Читаем Свет очага полностью

А вы, Алевтина Павловна, разве вы не были избалованной полковой красавицей? Разве не получали вы как должное знаки внимания, предназначенные не только вам, но и служебному положению вашего мужа? Только Елизавете Сергеевне, муж которой стоял еще выше, чем ваш, выказывали снисходительное, слегка даже ироничное почтение — чего же, мол, еще больше этой заводной кукле? Теперь я поняла — то были на вас всего лишь яркие платья, которые любит надевать праздная женщина, когда дремлет в бездействии ее душа. А была она, душа эта, как оказалось, крепкой и недюжинной, способной повести за собой в самые трудные минуты. Спасибо Вам! Вы оказались самой находчивой и рассудительной среди нас.

Елизавета Сергеевна не понравилась мне с самого начала. О, как она рвалась командовать нами, эта тщеславная, самолюбивая и надменная женщина! Ко всем она относилась свысока… Я даже близко боялась к ней подходить — все мне мерещилось, что в ее присутствии я делаю что-то не так, неправильно, плохо живу. Но вот сорван с нее мундирчик, отлетели медные блестящие пуговки, и оказалась беззащитной она и даже несчастной. Мужчины — те слабости не прощают, но женская натура иная, и мне стало жаль Елизавету Сергеевну. Растерявшаяся, сникшая, она была мне ближе, понятнее, какое-то даже родственное чувство шевельнулось к ней, когда она сделалась такой, какой создал ее господь бог. Почему же она не видела раньше, что, уходя от естества своего, она уходила и от людей?..

Где же вы, куда занесла вас судьба, подруги мои и товарищи, что с вами и живы ли вы?..

Теперь единственная моя опора — Света. Вчера, придя с нею на это место, устало опустились и оперлись спинами о шершавый ствол сосны. От голода давно уже мутило и подташнивало.
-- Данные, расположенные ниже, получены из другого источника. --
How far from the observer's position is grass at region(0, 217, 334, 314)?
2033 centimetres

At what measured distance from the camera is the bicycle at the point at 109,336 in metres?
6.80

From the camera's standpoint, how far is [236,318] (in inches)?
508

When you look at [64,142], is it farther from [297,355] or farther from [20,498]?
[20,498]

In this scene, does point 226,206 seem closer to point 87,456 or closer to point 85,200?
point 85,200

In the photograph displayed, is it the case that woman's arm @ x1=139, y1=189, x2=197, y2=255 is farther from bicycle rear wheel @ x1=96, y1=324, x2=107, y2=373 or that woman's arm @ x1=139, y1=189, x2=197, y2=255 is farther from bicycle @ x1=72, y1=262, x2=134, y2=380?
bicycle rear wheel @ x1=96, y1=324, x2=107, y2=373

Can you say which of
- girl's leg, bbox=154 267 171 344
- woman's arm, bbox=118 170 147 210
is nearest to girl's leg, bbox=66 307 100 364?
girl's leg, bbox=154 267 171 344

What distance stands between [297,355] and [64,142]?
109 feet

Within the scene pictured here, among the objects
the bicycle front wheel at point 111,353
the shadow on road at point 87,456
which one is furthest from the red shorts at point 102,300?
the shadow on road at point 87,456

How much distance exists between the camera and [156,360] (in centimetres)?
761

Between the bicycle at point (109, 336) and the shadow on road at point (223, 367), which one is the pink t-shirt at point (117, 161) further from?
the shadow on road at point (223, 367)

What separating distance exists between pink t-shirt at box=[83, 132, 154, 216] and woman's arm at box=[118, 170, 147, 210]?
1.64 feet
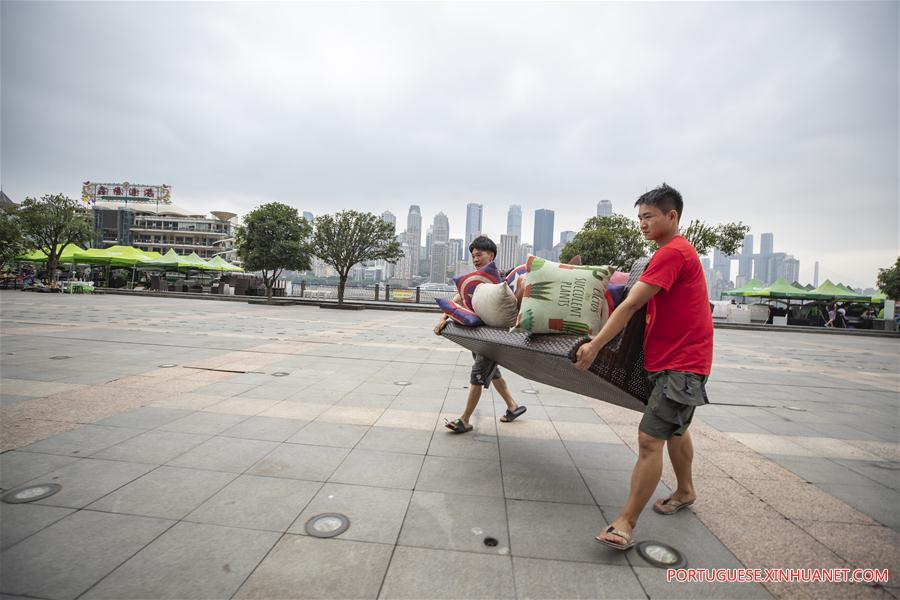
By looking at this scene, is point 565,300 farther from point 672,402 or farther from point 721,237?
point 721,237

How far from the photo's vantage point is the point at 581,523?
7.67ft

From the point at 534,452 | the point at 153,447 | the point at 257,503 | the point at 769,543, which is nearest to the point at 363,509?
the point at 257,503

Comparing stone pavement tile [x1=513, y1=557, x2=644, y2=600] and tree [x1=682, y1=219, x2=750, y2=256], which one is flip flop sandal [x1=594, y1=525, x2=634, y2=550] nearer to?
stone pavement tile [x1=513, y1=557, x2=644, y2=600]

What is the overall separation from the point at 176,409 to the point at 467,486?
3.16 metres

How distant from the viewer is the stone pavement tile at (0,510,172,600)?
1.72 metres

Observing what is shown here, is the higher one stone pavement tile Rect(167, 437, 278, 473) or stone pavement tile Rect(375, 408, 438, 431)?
stone pavement tile Rect(375, 408, 438, 431)

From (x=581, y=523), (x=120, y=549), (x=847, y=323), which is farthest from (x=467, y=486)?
(x=847, y=323)

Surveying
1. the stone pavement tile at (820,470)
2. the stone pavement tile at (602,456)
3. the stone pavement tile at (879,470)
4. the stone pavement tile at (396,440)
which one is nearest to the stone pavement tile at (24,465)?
the stone pavement tile at (396,440)

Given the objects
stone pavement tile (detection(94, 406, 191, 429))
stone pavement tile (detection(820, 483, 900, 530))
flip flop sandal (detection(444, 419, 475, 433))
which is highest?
flip flop sandal (detection(444, 419, 475, 433))

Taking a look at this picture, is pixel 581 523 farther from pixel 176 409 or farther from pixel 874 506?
pixel 176 409

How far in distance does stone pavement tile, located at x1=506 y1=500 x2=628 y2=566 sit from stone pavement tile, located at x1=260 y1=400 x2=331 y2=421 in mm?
2355

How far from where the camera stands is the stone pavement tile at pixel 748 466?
10.3ft

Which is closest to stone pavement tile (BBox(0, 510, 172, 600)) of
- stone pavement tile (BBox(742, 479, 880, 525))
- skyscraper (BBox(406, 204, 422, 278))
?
stone pavement tile (BBox(742, 479, 880, 525))

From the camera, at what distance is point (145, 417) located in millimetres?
3795
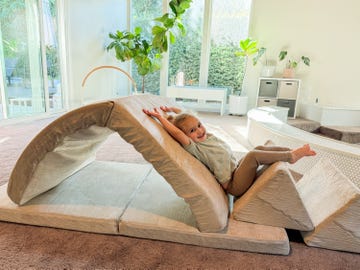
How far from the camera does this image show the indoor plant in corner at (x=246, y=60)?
5283mm

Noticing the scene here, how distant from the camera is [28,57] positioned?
13.4 ft

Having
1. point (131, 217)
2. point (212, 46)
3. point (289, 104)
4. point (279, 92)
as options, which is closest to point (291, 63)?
point (279, 92)

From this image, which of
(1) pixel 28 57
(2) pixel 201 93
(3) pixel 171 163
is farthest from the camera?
(2) pixel 201 93

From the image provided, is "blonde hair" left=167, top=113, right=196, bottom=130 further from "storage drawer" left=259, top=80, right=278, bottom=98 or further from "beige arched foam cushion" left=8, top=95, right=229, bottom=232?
"storage drawer" left=259, top=80, right=278, bottom=98

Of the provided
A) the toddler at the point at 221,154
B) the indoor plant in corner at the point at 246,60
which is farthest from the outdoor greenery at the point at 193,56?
the toddler at the point at 221,154

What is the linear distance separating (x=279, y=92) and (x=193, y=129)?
446 centimetres

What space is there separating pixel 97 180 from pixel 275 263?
1.34m

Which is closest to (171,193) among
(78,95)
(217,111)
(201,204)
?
(201,204)

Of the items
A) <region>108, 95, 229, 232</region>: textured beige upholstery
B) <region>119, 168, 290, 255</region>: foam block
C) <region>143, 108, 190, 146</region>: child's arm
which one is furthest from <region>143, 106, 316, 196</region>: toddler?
<region>119, 168, 290, 255</region>: foam block

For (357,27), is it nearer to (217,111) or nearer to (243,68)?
(243,68)

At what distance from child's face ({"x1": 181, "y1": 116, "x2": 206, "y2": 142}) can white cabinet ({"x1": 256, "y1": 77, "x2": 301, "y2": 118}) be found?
171 inches

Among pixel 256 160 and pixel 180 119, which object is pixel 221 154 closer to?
pixel 256 160

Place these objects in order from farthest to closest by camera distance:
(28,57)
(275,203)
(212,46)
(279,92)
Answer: (212,46) < (279,92) < (28,57) < (275,203)

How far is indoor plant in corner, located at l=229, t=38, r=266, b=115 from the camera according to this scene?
5283mm
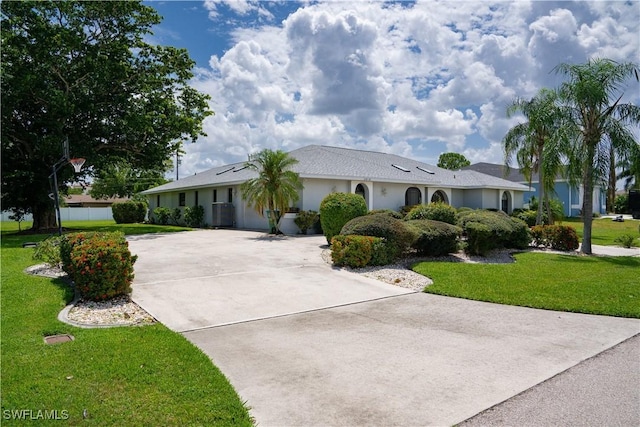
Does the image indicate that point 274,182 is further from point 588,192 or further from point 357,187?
point 588,192

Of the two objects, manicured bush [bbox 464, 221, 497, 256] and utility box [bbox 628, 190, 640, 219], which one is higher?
utility box [bbox 628, 190, 640, 219]

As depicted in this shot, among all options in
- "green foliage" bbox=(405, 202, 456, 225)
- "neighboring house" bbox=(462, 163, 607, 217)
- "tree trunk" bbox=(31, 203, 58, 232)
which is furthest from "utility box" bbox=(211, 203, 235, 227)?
"neighboring house" bbox=(462, 163, 607, 217)

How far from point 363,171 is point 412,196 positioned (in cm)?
442

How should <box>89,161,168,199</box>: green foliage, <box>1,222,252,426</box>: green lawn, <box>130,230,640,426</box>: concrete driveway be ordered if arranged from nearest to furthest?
1. <box>1,222,252,426</box>: green lawn
2. <box>130,230,640,426</box>: concrete driveway
3. <box>89,161,168,199</box>: green foliage

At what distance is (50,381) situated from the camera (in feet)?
Answer: 12.6

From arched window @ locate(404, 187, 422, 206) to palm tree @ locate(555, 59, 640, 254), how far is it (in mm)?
11186

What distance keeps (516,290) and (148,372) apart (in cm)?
694

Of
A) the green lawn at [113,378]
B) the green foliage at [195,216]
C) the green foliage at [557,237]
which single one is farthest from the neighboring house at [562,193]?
the green lawn at [113,378]

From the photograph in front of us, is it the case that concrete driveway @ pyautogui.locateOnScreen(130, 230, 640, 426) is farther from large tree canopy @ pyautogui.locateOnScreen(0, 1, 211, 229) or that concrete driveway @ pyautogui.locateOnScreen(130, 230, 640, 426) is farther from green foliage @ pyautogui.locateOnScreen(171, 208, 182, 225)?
green foliage @ pyautogui.locateOnScreen(171, 208, 182, 225)

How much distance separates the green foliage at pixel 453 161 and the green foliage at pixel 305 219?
3398 centimetres

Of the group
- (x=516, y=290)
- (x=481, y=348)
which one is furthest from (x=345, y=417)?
(x=516, y=290)

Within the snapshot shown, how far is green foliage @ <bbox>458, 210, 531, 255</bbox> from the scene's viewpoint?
12.8 m

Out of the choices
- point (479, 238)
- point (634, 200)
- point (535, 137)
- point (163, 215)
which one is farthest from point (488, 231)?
point (163, 215)

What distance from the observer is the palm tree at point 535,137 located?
1465cm
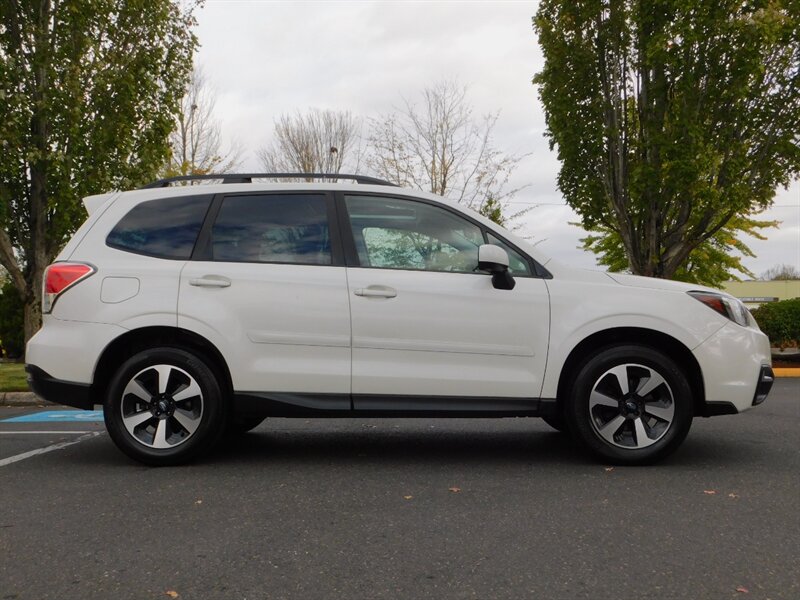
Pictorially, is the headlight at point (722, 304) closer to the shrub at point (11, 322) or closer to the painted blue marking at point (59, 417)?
the painted blue marking at point (59, 417)

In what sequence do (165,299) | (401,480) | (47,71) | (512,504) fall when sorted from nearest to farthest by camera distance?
(512,504) → (401,480) → (165,299) → (47,71)

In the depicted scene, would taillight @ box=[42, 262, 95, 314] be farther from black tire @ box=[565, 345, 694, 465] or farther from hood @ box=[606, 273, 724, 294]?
hood @ box=[606, 273, 724, 294]

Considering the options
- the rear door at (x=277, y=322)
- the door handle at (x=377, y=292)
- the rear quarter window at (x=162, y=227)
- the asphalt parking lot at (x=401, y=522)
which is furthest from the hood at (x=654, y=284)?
the rear quarter window at (x=162, y=227)

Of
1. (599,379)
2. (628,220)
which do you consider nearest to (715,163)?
(628,220)

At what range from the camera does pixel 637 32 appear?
13.8 metres

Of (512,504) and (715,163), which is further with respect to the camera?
(715,163)

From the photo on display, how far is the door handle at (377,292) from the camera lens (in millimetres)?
4918

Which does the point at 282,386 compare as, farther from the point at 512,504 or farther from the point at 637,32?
the point at 637,32

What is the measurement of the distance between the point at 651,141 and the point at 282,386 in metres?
10.6

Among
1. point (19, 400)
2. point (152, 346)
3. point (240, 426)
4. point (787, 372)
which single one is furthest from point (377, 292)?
point (787, 372)

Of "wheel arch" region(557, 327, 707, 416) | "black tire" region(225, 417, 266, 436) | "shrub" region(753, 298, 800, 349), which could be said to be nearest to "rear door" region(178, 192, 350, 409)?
"black tire" region(225, 417, 266, 436)

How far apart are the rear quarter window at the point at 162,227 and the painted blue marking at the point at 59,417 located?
11.1ft

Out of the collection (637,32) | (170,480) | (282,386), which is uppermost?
(637,32)

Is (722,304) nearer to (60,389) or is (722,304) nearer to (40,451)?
(60,389)
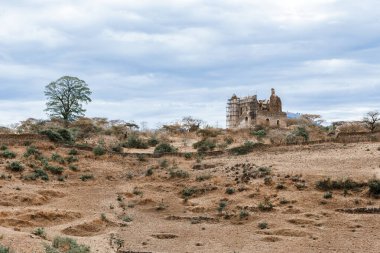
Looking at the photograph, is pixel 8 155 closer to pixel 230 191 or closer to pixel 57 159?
pixel 57 159

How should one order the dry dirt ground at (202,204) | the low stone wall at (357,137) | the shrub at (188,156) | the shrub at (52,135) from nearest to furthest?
1. the dry dirt ground at (202,204)
2. the low stone wall at (357,137)
3. the shrub at (188,156)
4. the shrub at (52,135)

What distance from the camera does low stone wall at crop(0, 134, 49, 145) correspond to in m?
39.4

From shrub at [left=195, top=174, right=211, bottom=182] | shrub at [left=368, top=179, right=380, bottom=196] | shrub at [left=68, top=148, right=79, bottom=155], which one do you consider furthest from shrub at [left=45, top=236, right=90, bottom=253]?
shrub at [left=68, top=148, right=79, bottom=155]

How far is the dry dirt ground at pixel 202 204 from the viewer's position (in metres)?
20.3

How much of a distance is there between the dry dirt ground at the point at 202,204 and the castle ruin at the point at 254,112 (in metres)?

— Как ты думаешь, — спросила вдруг Света, — я могу еще привлекать мужчин?

Я удивленно посмотрела на нее.

— Я серьезно спрашиваю, — сказала она и подула углом рта на выбившуюся прядь волос.

— Да, — сказала я неуверенно. — Ты красивая… Ты похудела, ты новая какая-то, но…

— Это плохо, — закрывая глаза, проговорила Света. — Это плохо… Ты заметила деревушку, когда мы перебирались через ручей?

— Да… заметила.

— Как ты думаешь: есть ли там немцы?

— Я никого там не видела, — помолчав, ответила я.

— Надо туда сходить. Может быть, немцев там еще нет. Может быть, удастся харчишек каких-нибудь добыть… Надо туда сходить, — обняв колени, Света уткнулась в них, ясными от голода глазами глядя из нашей навесной чащи на залитую солнцем, сияющую голубоватой дымкой поляну.

— Надо туда сходить, — снова сказала она, не меняя своей позы.

Я молчала.

— Деревушка-то вроде на отшибе… Дай бог, чтобы там не было немцев. Боюсь я их, очень боюсь… Я от страха даже не плакала тогда, помнишь?

— Когда?

— Когда на нас наехали мотоциклисты, когда чуть не изнасиловали они Алевтину Павловну и эту… Наташу. Как они хватали…

— Они убили Марию Максимовну, — быстро сказала я.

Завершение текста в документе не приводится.